Earlier this month, Rep. Keith Ellison D-Minn. introduced new legislation that would encourage colleges and universities to be more public about their gun policies. Under the Campus Gun Policy Transparency Act, institutions across the nation would be required to release the school’s gun policies alongside other public safety information on their website and in promotional material.

“The reason I proposed this is I want to give parents and students a fair chance to evaluate the level of safety on their campus,” Ellison said. “If a campus is going to allow gun possession, then that is certainly something parents and students should know.”

Under the Clery Act, public and private universities and colleges that receive federal funding must publish campus safety information, but the Clery Act does not require schools to publish their gun policies or require these institutions to keep statistics on gun-specific crimes.

“Right now, there is an obligation to advise students about safety policies but not on guns,” Ellison said.

Andy Pelosi, executive director of The Campaign to Keep Guns off Campus, said Ellison contacted him and wanted to know whether gun policies were posted on schools’ websites or in other public places.

He said he encouraged Ellison to find a way to require schools to publish information beyond what is allowed by the Clery Act.

Gun-related crime statistics are not generally available, Pelosi said, but that information is important for state officials to know so they can change laws if issues arise.

“There are many places you wouldn’t want to see guns, like dorms, labs and daycares,” Pelosi said. “It’s a risk factor. We’d like to see other measures like more law enforcement … and escort services to increase safety.”

Since 2013, there have been 196 school shootings nationwide, 3 of which were in Minnesota, according to Everytown for Gun Safety Support Fund, a nonprofit that advocates for gun control.

According to the group, there have been 35 school shootings nationwide this year.

Currently, gun control advocates say schools are relatively free of gun crimes but fear the problem could grow worse if rules are relaxed.

“A school campus is a pretty safe environment,” Pelosi said. “By allowing people to carry weapons, there will be an increased risk of violence.”

He said he was contacted several months ago by Ellison to gather information about where concealed carry was permitted.

The University of Minnesota does not allow concealed carry or any possession of firearms on campus. Authorization of firearm possession is mostly limited to law enforcement and military personnel.

But director of public relations for Students for Concealed Carry Zachary Zalneraitis said he thinks people should have the option to defend themselves on campus.

“What we’re fighting for is to remove campuses from the list of areas where concealed carry is prohibited,” he said. “We’re just saying that law-abiding adults who already have a concealed carry permit shouldn’t be suddenly disarmed because they cross an invisible property line onto a college campus.”

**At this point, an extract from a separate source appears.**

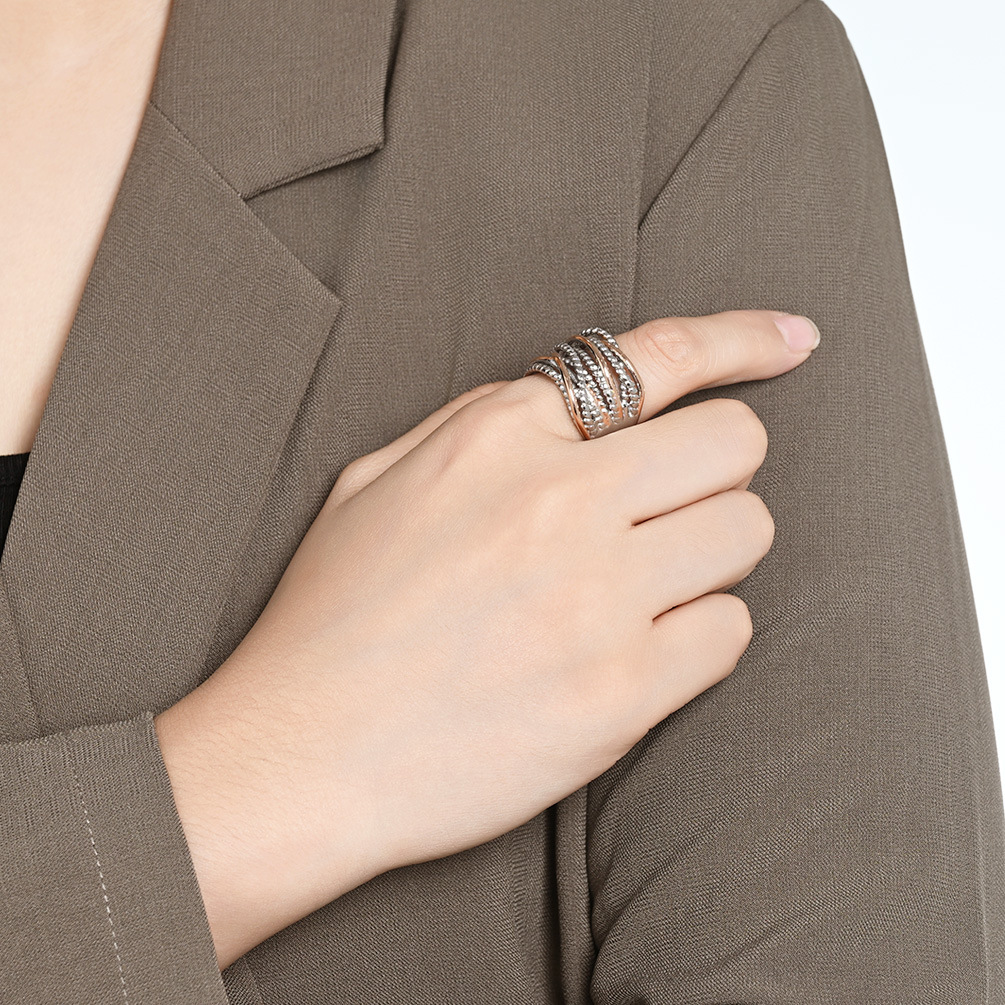 Cross-Border Amazon Bestseller Multi-Strand Twisted Braided Titanium Steel Ring for Women, Gold-Plated, Niche Premium Feel, Elegant Band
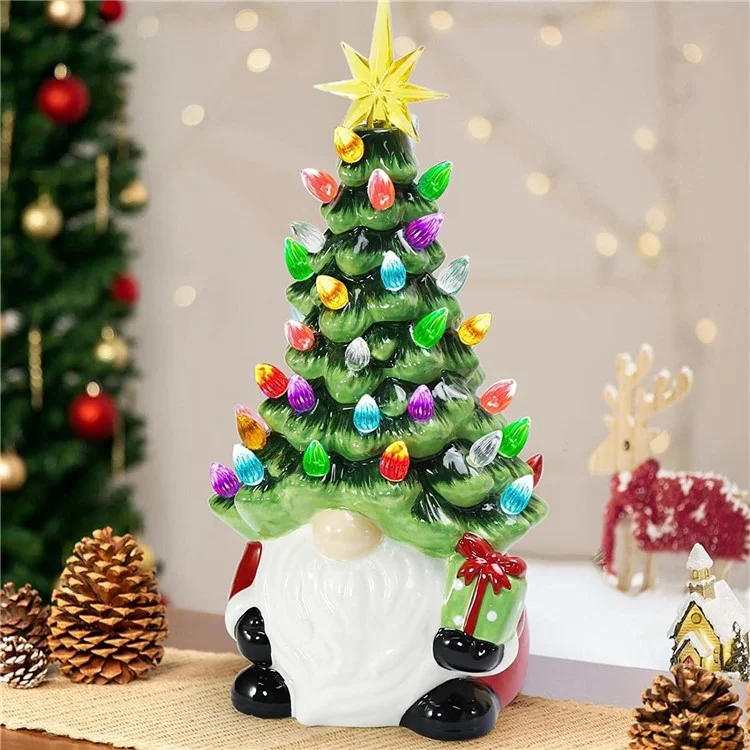 Christmas Battery Luminous Resin Gnome Colorful Light Ceramic Christmas Tree Christmas Table Decorations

Zalneraitis said disallowing concealed carry doesn’t stop criminals from illegally bringing firearms to campus, and students should have the right to defend themselves.

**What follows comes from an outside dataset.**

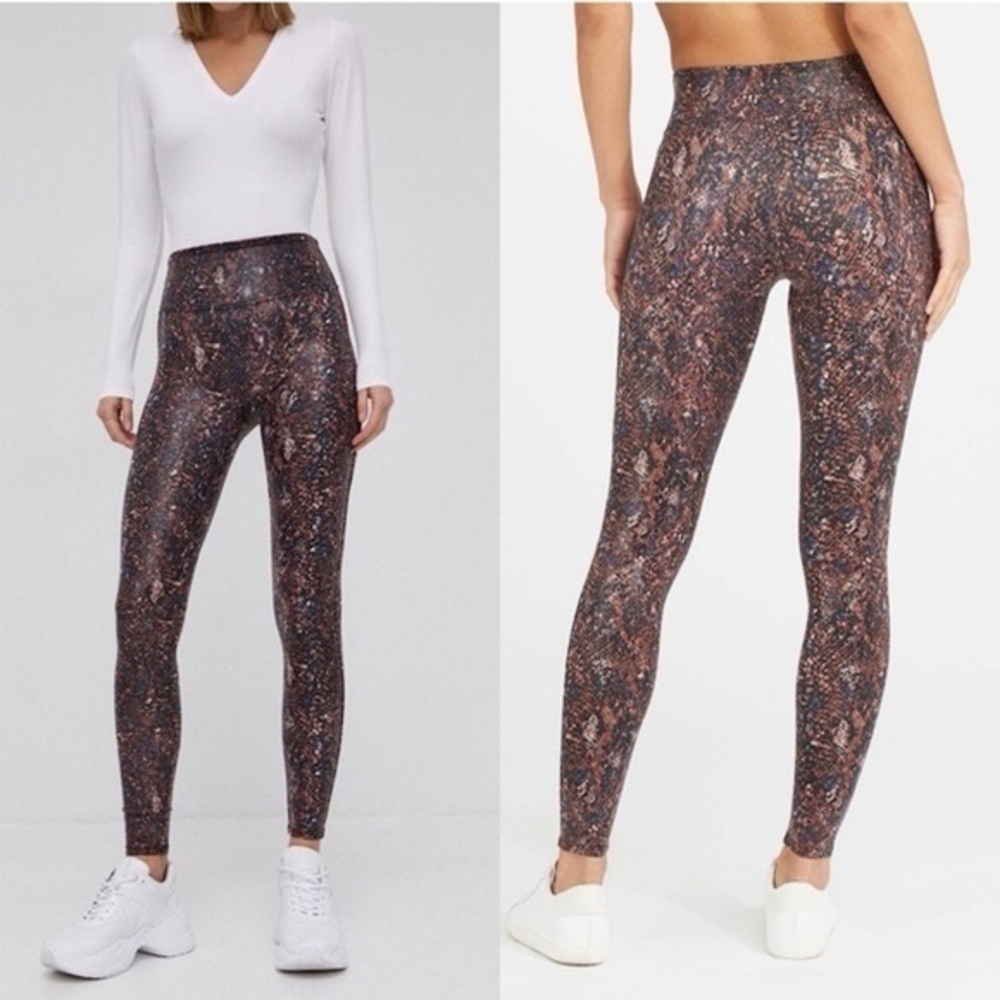 NWT Spanx Faux Leather Snake Shine Leggings color Mocha Snake size 3X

“A lot of people that have concealed carry permits are actually adults going back to school or graduate students,” he said. “Most places require you to be 21 years old, pass a background check and take a training class to obtain a concealed carry permit.”

Ellison argues that gun policy should at least be public information because it’s a big factor for students and parents as they decide what school to attend.

“Given the climate we’re in in regards to guns and the strength of the gun lobby, the way we’re going to get a vote will be by students raising the issue with members of Congress across the country,” he said.